Characterization of biochemical dysfunction.

The intracellular formation of ROS was detected using the fluorogenic probe H2DCFDA. Cells (2 × 106) were incubated with and without sulforaphane and mitochondrial inhibitors for 24 h, washed with PBS, and then incubated further with 20 μmol/l H2DCFDA for 45 min, washed again, and analyzed by flow cytometry. Shorter incubations of 1-h preincubation in hyperglycemia with and without mitochondrial inhibitors were also performed by microplate fluorescence measurements, normalizing the fluorescence intensity to cell number. The effect of treatments on cell viability was assessed by Trypan blue exclusion.

Hexosamine pathway activity was assessed by a quantitative dot Western blot assay for O-linked N-acetylglucosamine modified protein. Cytosolic protein extracts (0.7 μg in 5 μl PBS) were immunoblotted with RL2 antibody (1:800 dilution in blocking buffer) for 3 h at room temperature, blocked with 10% BSA, and washed (30). The immunocomplexes were detected with Alexa Fluor 488 rabbit anti-mouse IgG (1:700 dilution) and quantified by microplate fluorimetry. The concentrations of methylglyoxal in HMEC-1 cells and medium of cultures with and without sulforaphane were determined by derivatization with 1,2-diaminobenzene and quantitation by liquid chromatography with tandem mass spectrometric detection and stable isotopic dilution analysis (12). PKC activity was assayed in membrane and particulate fractions of HMEC-1 cells with exogenous diacylglycerol (1,2-dioleoyl-sn-glycerol; DAG) activator and epidermal growth factor receptor peptide fragment VRKRTLRRL as substrate (9).

Statistical analyses.

All statistical analyses were performed using paired Student's t test, and results are expressed as means ± SD. A P value <0.05 was considered to be significant.

Activation of nrf2 and ARE-linked gene expression in endothelial cells by the dietary activator sulforaphane.

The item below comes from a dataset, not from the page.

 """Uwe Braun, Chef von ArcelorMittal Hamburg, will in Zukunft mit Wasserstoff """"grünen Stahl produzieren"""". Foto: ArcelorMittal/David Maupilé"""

We investigated the activation status of nrf2 in human microvascular endothelial cells by assessing nuclear translocation of human nrf2 by immunoblotting in cytosolic and nuclear fractions and confocal microscopy of nrf2-GFP fusion protein. HMEC-1 endothelial cells incubated in model hyperglycemia (30 mmol/l glucose) showed no significant nuclear translocation of nrf2 with respect to normoglycemic control (5 mmol/l glucose) after incubation for 6 h. Addition of 4 μmol/l sulforaphane gave a twofold increase in nuclear nrf2 in both normoglycemic and hyperglycemic cultures. In the normoglycemic culture, the concentration of nrf2 in the cytosol was decreased concomitantly; whereas in the hyperglycemic culture, the concentration of nrf2 in the cytosol was increased. This suggests that the double insult of hyperglycemia and sulforaphane increased the cellular content of nrf2 protein (Fig. 2A and B). This concentration of sulforaphane did not induce significant cytotoxicity in HMEC-1 cells in incubations for up to 48 h, as assessed in previous studies (31). Transketolase activity of HMEC-1 cells was determined spectrophotometrically, as we have previously described (9).

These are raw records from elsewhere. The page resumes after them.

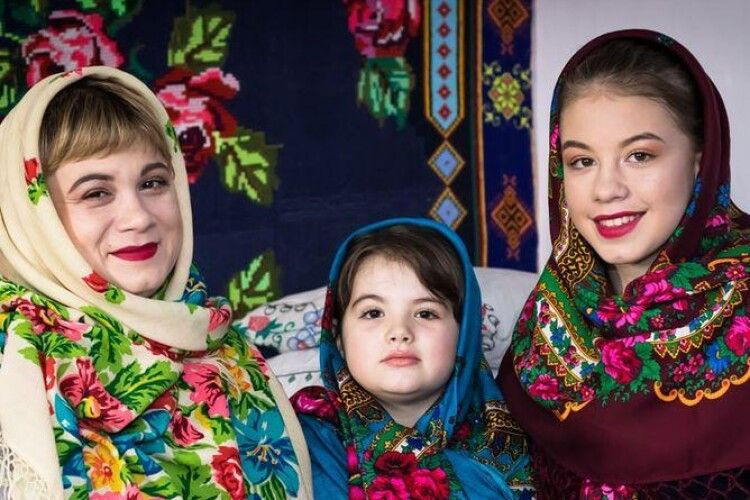 У громаді на Волині показали світлини кількох поколінь мам (Фото)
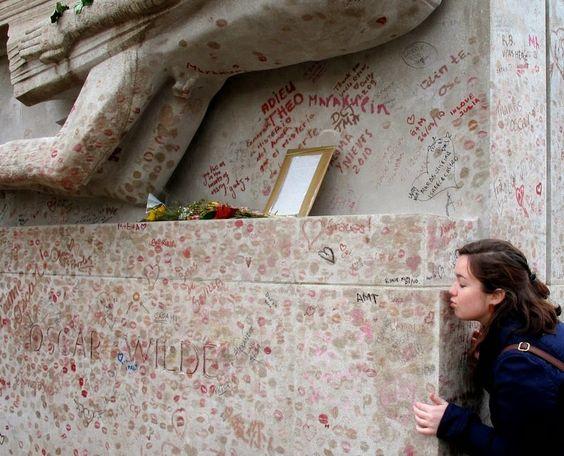 Το εντυπωσιακά γεμάτο με κραγιόν μνημείο του Oscar Wilde στο Παρίσι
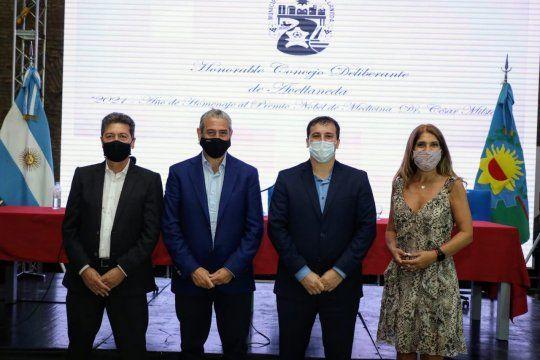 Alejo Chornobroff inauguró las sesiones del Concejo en Avellaneda bajo la atenta mirada de Jorge Ferraresi.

Real-time RT-PCR analysis of target ARE-linked gene expression revealed a marked fivefold induction of transketolase mRNA in cells stimulated with sulforaphane (Fig. 3A) and a lower, three- to fourfold increase in GSHRd mRNA (Fig. 3B). The cytosolic activity of transketolase was increased 40–60% by exposure to sulforaphane (Fig. 3C). The increase in expression of transketolase induced by sulforaphane in normoglycemic and hyperglycemic cultures was prevented by knockdown of nrf2 expression (Fig. 3A). To confirm that there is an ARE-linked induction of gene expression by sulforaphane in HMEC-1 cells, we studied the mRNA levels of the typical nrf2-linked, ARE-mediated gene, NQO1. NQO1 expression, normalized to culture in normoglycemia, was increased approximately twofold in HMEC-1 cells incubated with 4 μmol/l sulforaphane in normoglycemic and hyperglycemic conditions. Basal and sulforaphane-induced expression of NQO1 in hyperglycemic culture was decreased 56 and 31%, respectively, by knockdown of nrf2 with siRNA (Fig. 3D).

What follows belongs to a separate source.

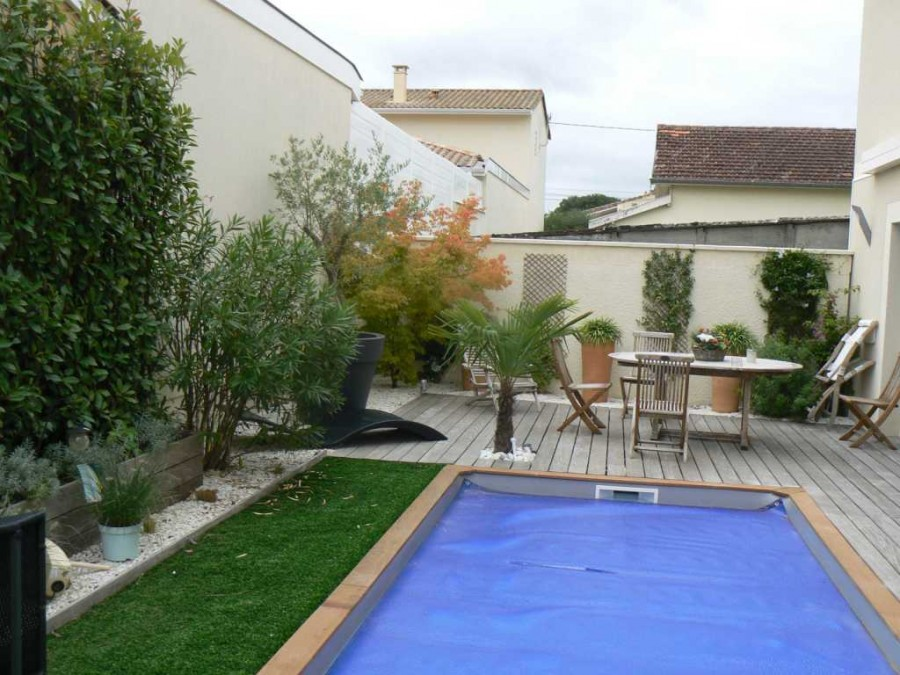 Fans de bassins et jardins for Amenagement autour piscine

Increased formation of ROS by endothelial cells in hyperglycemia, reversal by sulforaphane, and critical role of transketolase.

To examine the effect of ARE-linked gene expression on biochemical dysfunction in hyperglycemia, the cellular production of ROS was quantified. Hyperglycemic culture of endothelial cells produced a threefold increased formation of ROS (Fig. 4A). This was not induced by the addition of 25 mmol/l l-glucose (which does not permeate into endothelial cells) to the normoglycemic control. Incubation of endothelial cells with sulforaphane reversed the increase in ROS by 73%, suggesting that activation of ARE-linked gene expression prevented increased ROS formation. Increased ROS formation by HMEC-1 cells in hyperglycemic cultures was prevented by incubation for 60 min with mitochondrial inhibitors (ROS formation [percentage of normoglycemic control]: 10 μmol/l p-trifluoromethoxycarbonylcyanide phenylhydrazone, 94 ± 3%; 5 μmol/l rotenone, 104 ± 3%; and 2 μmol/l myxothiazole, 88 ± 3%). This suggests that dysfunction of mitochondria was a primary source of the increased ROS and electron flux, although complexes I and III contributed to this effect. Incubation of HMEC-1 cells with these inhibitors for 24 h decreased cell viability by 40–50% and masked the effect of rotenone.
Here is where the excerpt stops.